1. The magnetic field due to a long straight current-carrying wire at a distance $r$ is:

   $$B = \frac{\mu_0 I}{2\pi r}$$

   At the midpoint between the two wires (separation $= 3\, \text{m}$), the distance from each wire is:

   $$r = \frac{3}{2} = 1.5\, \text{m}$$

2. For Wire 1 (3 A):

   $$B_1 = \frac{\mu_0 \times 3}{2\pi \times 1.5} = \frac{\mu_0}{\pi}$$

3. For Wire 2 (4.5 A):

   $$B_2 = \frac{\mu_0 \times 4.5}{2\pi \times 1.5} = \frac{1.5\mu_0}{\pi}$$

4. Direction Consideration:

   Using the right-hand rule, if currents are in opposite directions, the magnetic fields at the midpoint will be in the same direction. (For example, if Wire 1 carries current upward and Wire 2 carries current downward, then at the midpoint both fields point into the page.)

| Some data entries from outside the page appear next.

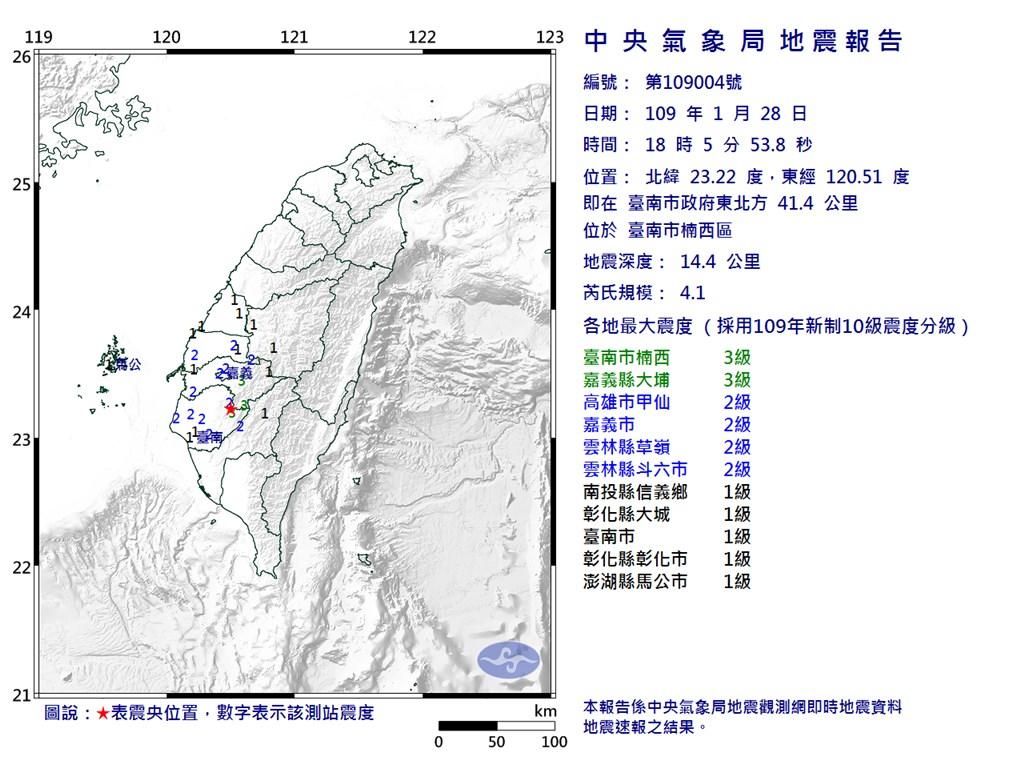 台南市28日18時5分發生芮氏規模4.1地震。(圖取自中央氣象局網頁cwb.gov.tw)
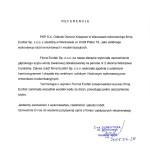 referencje_PKP - 2007-06-28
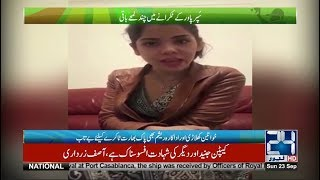 News Bulletin | Lahore Governor House Bridge Collapse | 3:00 PM | 23 Sep 2018 | 24 News HD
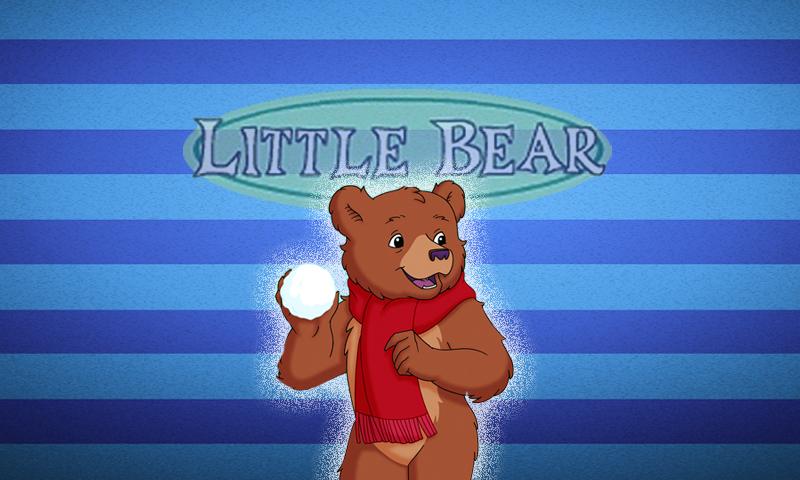 天才宝贝熊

5. Resultant Magnetic Field:

   $$B_{\text{net}} = B_1 + B_2 = \frac{\mu_0}{\pi} + \frac{1.5\mu_0}{\pi} = \frac{2.5\mu_0}{\pi}$$

   Substitute $\mu_0 = 4\pi \times 10^{-7}\, \text{T}\cdot\text{m/A}$:

   $$B_{\text{net}} = \frac{2.5 \times 4\pi \times 10^{-7}}{\pi} = 2.5 \times 4 \times 10^{-7} = 10 \times 10^{-7} = 10^{-6}\, \text{T}$$

Explanation (minimal core solution):

• Use $B = \mu_0 I/(2\pi r)$ with $r = 1.5\, \text{m}$.
• Compute $B_1 = \mu_0/\pi$ and $B_2 = 1.5\mu_0/\pi$.
• Adding, $B_{\text{net}} = 2.5\mu_0/\pi = 10^{-6}\, \text{T}$.